> _The problem_
Transcribe the passage of the text on rugby in Tucumán that opens with the words containing "The union changed" and closes with "from Tucumán Province.", reproducing every character as it appears.

> _Source document_
******

The first official rugby team in the province –from Club Natación y Gimnasia– was formed in 1936. Six years later a new Tucumán Rugby Club was founded, followed by Universitario Rugby Club de Tucumán and Círculo Universitario (both in 1943), and Cardenales in 1944. Those four clubs would go on to establish the "Unión de Rugby del Norte" on 29 February 1944.

The union changed its name to a Spanish form "Unión de Rugby de Tucumán" in 1966. Four years later the union also changed its colors from maroon to orange. As of March 2025, the union had 26 clubs (11 affiliated and 15 invited) competing in its tournaments.

Although the URN was based in Tucumán Province it also dealt with fledgling clubs from the neighbouring provinces of Salta, Jujuy and Santiago del Estero. Later these provinces would go on to form their own unions: Unión de Rugby de Salta in 1951, Unión Jujeña de Rugby in 1966 and Unión Santiagueña de Rugby in 1968. After that the Unión de Rugby del Norte became simply known as the Unión de Rugby de Tucumán and only dealt with clubs from Tucumán Province.

******

> _Source data_
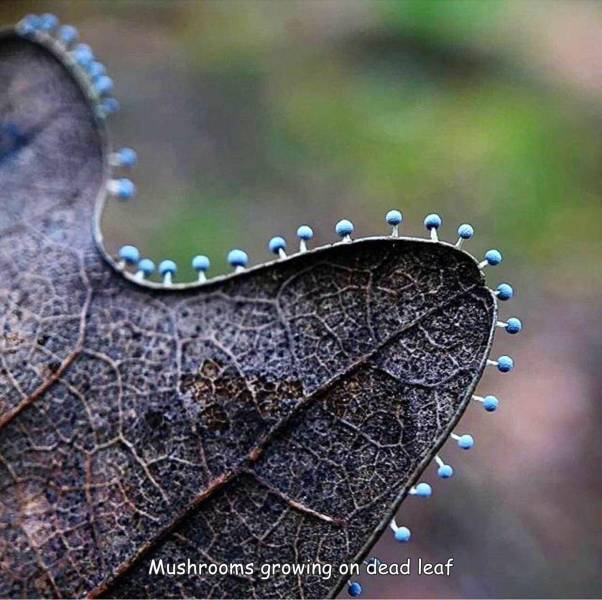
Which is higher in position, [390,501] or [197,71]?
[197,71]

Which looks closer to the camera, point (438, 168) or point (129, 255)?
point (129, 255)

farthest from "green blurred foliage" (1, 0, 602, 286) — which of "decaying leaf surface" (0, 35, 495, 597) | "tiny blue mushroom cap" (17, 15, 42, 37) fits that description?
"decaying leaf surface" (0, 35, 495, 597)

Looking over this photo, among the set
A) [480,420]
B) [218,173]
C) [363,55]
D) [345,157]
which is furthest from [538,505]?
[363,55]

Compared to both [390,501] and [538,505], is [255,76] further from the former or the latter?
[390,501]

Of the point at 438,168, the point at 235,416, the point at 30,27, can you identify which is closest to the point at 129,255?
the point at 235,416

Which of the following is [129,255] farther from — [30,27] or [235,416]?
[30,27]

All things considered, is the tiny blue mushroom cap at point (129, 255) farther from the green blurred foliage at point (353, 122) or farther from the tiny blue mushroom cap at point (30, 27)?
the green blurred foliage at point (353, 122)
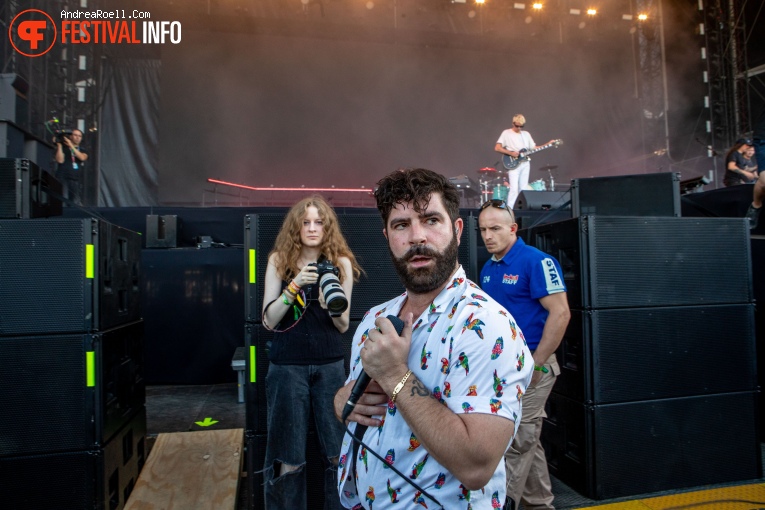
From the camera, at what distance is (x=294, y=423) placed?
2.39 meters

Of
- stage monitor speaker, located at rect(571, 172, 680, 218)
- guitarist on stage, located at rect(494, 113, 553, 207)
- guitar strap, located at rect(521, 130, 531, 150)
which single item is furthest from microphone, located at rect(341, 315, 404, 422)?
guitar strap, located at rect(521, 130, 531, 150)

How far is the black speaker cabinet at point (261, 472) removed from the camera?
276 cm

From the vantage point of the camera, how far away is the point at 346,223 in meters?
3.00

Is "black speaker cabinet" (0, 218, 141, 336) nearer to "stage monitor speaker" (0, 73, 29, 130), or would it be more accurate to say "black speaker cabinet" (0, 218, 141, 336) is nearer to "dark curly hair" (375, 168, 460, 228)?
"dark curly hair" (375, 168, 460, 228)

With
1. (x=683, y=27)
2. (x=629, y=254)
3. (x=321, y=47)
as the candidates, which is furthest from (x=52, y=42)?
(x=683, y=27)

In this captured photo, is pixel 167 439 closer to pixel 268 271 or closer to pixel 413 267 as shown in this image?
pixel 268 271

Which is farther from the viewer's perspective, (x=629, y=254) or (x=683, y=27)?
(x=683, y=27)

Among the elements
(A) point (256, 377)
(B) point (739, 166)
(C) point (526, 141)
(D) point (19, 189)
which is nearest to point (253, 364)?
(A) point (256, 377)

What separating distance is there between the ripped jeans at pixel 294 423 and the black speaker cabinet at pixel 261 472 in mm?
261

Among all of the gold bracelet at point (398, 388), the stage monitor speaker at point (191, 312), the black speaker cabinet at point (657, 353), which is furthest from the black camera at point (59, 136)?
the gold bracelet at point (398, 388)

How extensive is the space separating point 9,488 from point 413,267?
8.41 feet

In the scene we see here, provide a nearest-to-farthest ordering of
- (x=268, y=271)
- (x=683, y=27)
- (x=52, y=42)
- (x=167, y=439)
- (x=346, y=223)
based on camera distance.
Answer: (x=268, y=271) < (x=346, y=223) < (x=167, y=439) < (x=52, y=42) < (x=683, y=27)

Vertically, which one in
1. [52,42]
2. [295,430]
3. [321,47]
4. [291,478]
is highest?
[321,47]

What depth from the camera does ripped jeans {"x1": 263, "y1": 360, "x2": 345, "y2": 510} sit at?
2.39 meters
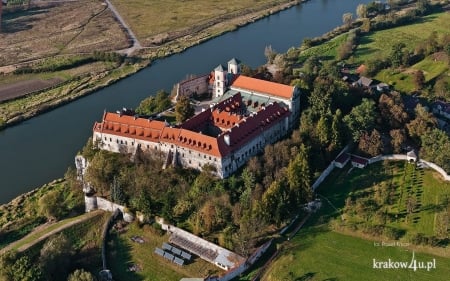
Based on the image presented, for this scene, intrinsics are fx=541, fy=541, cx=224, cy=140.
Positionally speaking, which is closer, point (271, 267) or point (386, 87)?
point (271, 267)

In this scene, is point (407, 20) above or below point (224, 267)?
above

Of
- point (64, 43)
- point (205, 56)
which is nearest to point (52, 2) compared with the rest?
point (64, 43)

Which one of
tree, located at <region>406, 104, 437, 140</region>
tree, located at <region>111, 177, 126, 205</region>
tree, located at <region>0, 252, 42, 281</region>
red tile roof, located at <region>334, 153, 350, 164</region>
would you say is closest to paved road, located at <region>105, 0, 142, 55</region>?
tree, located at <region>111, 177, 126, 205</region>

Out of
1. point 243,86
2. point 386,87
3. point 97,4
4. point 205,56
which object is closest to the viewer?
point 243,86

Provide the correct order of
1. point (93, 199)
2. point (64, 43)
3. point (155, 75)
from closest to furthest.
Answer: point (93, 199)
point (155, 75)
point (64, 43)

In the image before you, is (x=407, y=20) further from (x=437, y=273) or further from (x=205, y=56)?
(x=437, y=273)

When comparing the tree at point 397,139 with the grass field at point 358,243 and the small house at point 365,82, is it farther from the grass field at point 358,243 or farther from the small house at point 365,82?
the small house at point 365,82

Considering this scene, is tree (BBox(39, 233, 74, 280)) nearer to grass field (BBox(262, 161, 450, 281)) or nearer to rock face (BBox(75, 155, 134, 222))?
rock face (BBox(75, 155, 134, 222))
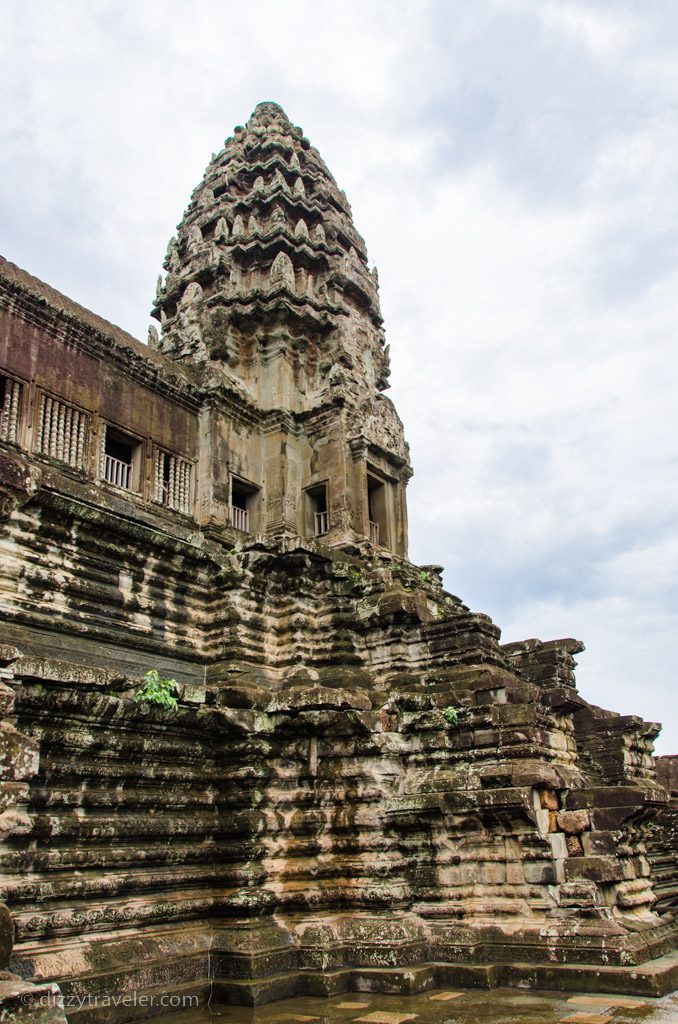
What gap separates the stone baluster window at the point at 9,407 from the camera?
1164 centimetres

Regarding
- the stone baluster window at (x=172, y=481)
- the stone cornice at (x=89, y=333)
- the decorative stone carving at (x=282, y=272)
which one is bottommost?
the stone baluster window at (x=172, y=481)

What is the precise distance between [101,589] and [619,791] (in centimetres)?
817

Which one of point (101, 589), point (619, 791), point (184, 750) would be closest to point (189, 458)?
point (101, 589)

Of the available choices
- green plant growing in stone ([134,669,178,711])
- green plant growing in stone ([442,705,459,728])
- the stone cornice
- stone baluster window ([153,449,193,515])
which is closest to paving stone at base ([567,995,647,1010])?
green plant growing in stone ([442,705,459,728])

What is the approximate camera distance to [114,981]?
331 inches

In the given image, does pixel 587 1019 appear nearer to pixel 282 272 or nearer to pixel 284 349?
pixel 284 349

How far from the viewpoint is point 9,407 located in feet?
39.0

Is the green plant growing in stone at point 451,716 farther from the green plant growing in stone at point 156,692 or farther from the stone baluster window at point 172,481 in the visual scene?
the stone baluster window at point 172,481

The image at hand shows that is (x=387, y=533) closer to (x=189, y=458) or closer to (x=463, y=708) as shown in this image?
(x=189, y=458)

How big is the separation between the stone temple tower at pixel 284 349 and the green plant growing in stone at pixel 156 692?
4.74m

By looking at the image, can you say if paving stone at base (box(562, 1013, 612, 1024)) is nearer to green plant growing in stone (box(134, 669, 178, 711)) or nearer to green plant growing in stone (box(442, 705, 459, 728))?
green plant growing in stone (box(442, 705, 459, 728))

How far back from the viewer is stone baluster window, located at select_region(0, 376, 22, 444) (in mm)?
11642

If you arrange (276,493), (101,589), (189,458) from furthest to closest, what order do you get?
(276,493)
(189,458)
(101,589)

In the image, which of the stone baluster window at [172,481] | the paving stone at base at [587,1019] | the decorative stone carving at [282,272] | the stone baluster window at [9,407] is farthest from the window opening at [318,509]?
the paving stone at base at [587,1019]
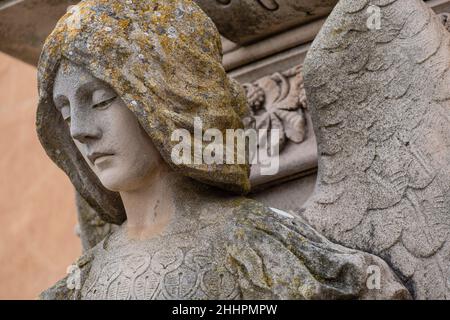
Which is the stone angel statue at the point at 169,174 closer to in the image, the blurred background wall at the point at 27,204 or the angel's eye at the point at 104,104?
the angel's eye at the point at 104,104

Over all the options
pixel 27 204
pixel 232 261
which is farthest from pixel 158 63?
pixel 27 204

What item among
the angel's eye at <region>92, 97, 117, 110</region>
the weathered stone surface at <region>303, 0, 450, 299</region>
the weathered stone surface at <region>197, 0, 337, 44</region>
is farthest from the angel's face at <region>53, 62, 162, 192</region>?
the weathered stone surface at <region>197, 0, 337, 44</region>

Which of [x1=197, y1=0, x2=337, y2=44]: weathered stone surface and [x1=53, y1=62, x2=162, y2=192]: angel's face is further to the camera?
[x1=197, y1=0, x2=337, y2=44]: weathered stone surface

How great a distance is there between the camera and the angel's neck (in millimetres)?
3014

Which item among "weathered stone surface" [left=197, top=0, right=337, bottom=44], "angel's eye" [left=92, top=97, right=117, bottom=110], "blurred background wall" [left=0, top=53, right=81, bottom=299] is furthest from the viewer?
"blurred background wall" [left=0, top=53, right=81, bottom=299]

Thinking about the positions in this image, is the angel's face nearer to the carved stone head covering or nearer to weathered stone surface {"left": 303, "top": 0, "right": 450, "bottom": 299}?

******

> _Worked solution_
The union changed its name to a Spanish form "Unión de Rugby de Tucumán" in 1966. Four years later the union also changed its colors from maroon to orange. As of March 2025, the union had 26 clubs (11 affiliated and 15 invited) competing in its tournaments.

Although the URN was based in Tucumán Province it also dealt with fledgling clubs from the neighbouring provinces of Salta, Jujuy and Santiago del Estero. Later these provinces would go on to form their own unions: Unión de Rugby de Salta in 1951, Unión Jujeña de Rugby in 1966 and Unión Santiagueña de Rugby in 1968. After that the Unión de Rugby del Norte became simply known as the Unión de Rugby de Tucumán and only dealt with clubs from Tucumán Province.